(Beginning of Quoted passage)
Playing Doctor: Reasoning from Symptoms to Acromegaly

We’ve all heard the expression, “A picture is worth a thousand words.” I once used it as an excuse to get out of drawing a new cover to Beowulf as part of an English assignment. I never felt like my artistic skills were up to snuff, so I wrote a 1,001-word description of the cover as I saw it in my head. My teacher was less than impressed. However, there is certainly value in pictures when it comes to everyday life. Who would buy something on Craigslist or eBay if it didn’t include a picture? How much easier is it to change our hairstyle when we can just show our stylists a picture of the new ‘do?

But pictures can be used in medicine as effectively as they can in buying used stuff or placating our vanities. A picture helped a doctor diagnose a middle aged woman with a rare disease: acromegaly.

In the spirit of appreciating how difficult it is to be a doctor who has to diagnose cases with the rarely seen symptoms that indicate acromegaly (or something else), let’s get the case the way doctors usually do.

The patient was middle aged and overweight. She had high blood pressure, sleep apnea, lower back pain, knee pain, and leg swelling. She had been gaining weight steadily for years despite any and all diet and exercise programs she used.

She, along with the doctors she had already seen, attributed this host of symptoms to getting older, a malady that we all seem to be afflicted by.

Finally, when she produced a photo of herself from a few years earlier. The doctor could not help but notice the profound changes in her facial features. His first thought was thyroid hormone imbalance. He ruled that out because she would have other symptoms.

Next, the doctor asked if she was bruising more easily lately. She had noticed any extra bleeding or bruising. Then he asked if she saw any deep purple or bluish stretch marks on her torso. Again, the answer was no. The doctor had now ruled out Cushing disease.
(End of Quoted passage)
> [Your tasks]:
[1] Output the portion of the article on diagnosing acromegaly that begins at the words "Finally, when she" and ends after the words "out Cushing disease.".
[2] In the article on diagnosing acromegaly, what was the doctor's first thought after noticing the changes in the patient's facial features?
The data that follows has no connection to the article on diagnosing acromegaly.
(Beginning of Recorded data)
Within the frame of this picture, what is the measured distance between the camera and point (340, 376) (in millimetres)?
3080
(End of Recorded data)
> [Answer list]:
[1]
Finally, when she produced a photo of herself from a few years earlier. The doctor could not help but notice the profound changes in her facial features. His first thought was thyroid hormone imbalance. He ruled that out because she would have other symptoms.

Next, the doctor asked if she was bruising more easily lately. She had noticed any extra bleeding or bruising. Then he asked if she saw any deep purple or bluish stretch marks on her torso. Again, the answer was no. The doctor had now ruled out Cushing disease.

[2] Thyroid hormone imbalance.